The resurgence of 3D printing has spurred the digital design of parts and pieces that can be easily printed and then assembled, even at one's home. The industrial application of this process is what is called additive manufacturing, which is an area of increasing importance in industrial research. Furthermore, the physical machinery in factory plants is becoming essentially an internet-of-things (IoT), connected among each other and cooperating both with each other and with a human-in-the-loop. Adding distributed decision-making to such factory plant scheme enables what is now called industry 4.0. Furthermore, it is also important to provide resilience and safety when software is connected to physical systems of critical importance that can be attacked by hackers. This is the main topic of the areas of cyber-physical systems security and critical software development to be considered in this thrust area.
 

The focus is on the structural development and new manufacturing methods, as well as new materials that are lighter, stronger, resilient to corrosion, and that can operate at higher temperatures for engine applications. The main focus of this thrust area are Nano-materials, particularly nano-composites for physical and mechanical property enhancement, as well as innovative coatings that meet the ecological and environmental demands are the main focus of this thrust area.

The design of new aircraft for both subsonic and supersonic flight will be an area of growth in the near future and is therefore one of the main topics of this thrust area. Designing aircraft to include the concurrent optimization of several subsystems so that their interconnection is symbiotic in the final aircraft is an important area of research. A relatively recent trend in aerospace design and optimization has been the adoption of exergy analysis, also called availability theory. This is a promising area to explore for efficient aircraft design. Dealing with the complexity involved in the design of an entire aircraft is another focal point for this research stream. In this regard, the field of aircraft systems, symmetry analysis, and the development of computational methods are of utmost importance. Finally, the development of new multidisciplinary optimization algorithms, numerical methods, and reliable software that implements them is extremely important in this thrust area. 

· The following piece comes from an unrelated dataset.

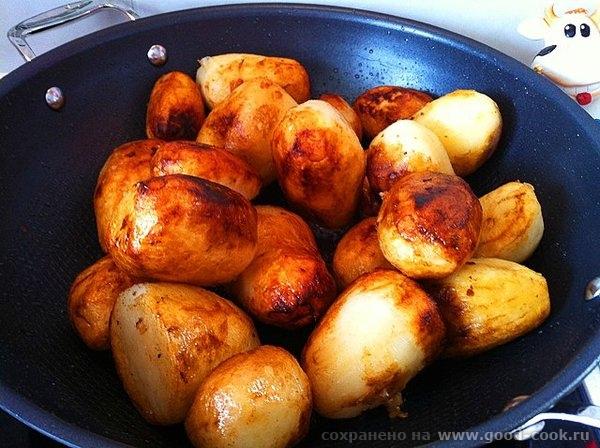 Рецепт прост: обжариваем картофель целиком, вынимаем откладываем посыпаем солью; обжариваем мясо, солим мясо и посыпаем... - 4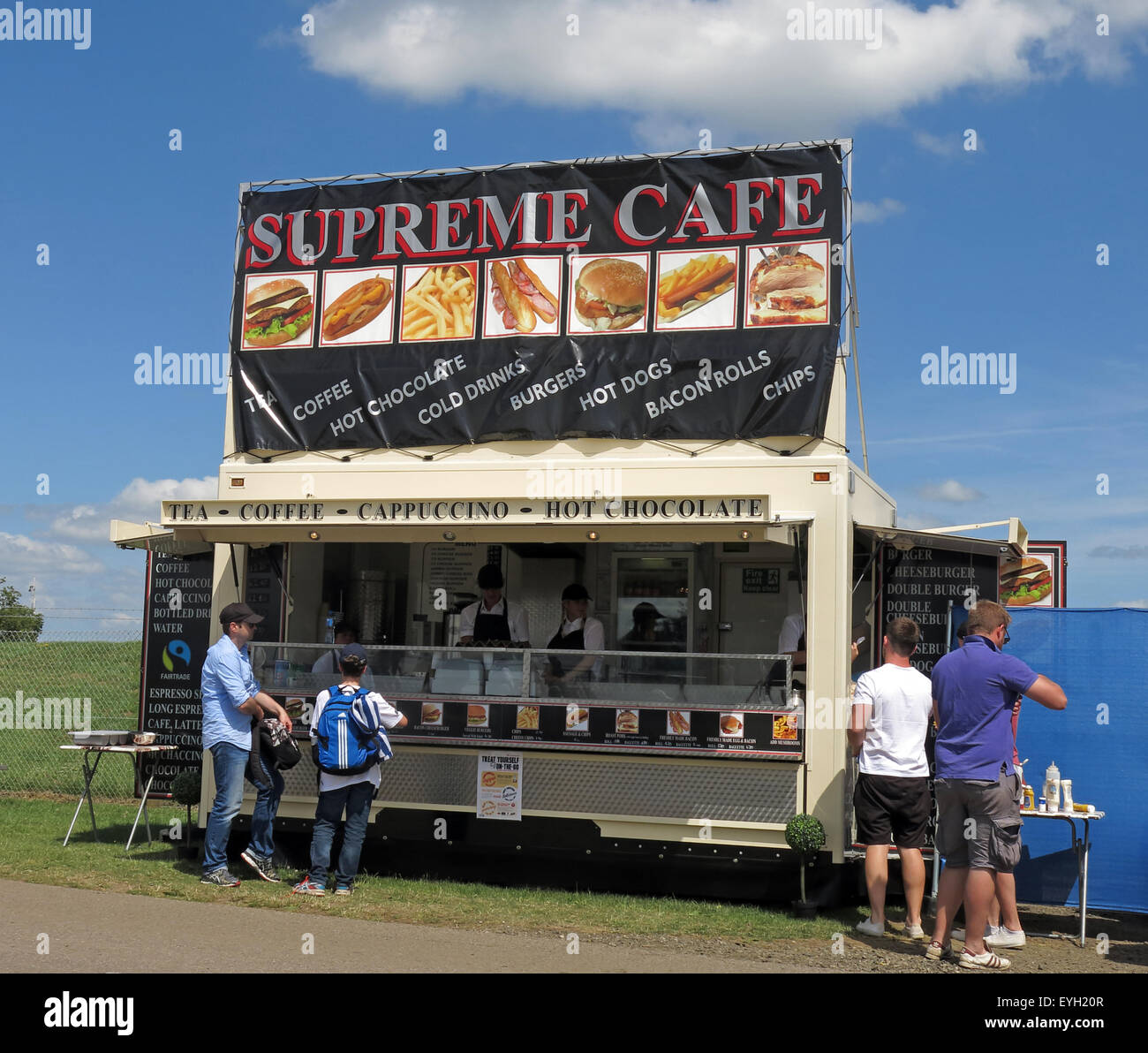 Event catering, Supreme Cafe, tea,coffee refreshments at summer event - Stock Image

The purpose of this stream of research is to develop new FMS and control algorithms by considering all configurations for the aircraft engine and all phases of flight. This thrust area also includes the synergetic connection of a flight management system to a pilot-in-the loop or an autopilot. Going  beyond the cases of fuel-propelled aircraft, flight management systems for electric, hydrogen fuel cell propelled, and hybrid aircraft also are of fundamental importance. The use of AI and  machine learning for analyzing data collected during flight operation is a focal point of this thrust area. Research on air traffic  control will be conducted in close connection to flight management  since the set points for possible altitude and heading in the skies  come from air traffic control. Additionally, the possibility of  urban air taxis and drones in the future will just make the air  traffic management task more complex. The transition to distributed  air traffic control with vehicle-to-vehicle communication and,  therefore, new distributed optimization algorithms for air traffic  management is a major area of research to meet future challenges of  airspace, including new airspace regulations that allow the  operation of drones. The design of new drones with different shapes  and the control of swarms of drones for data collection (for example  environmental data or traffic information) is also a promising  direction of research. Navigation of drones in GPS-denied  environments is also an important challenge and focal point of this  thrust area.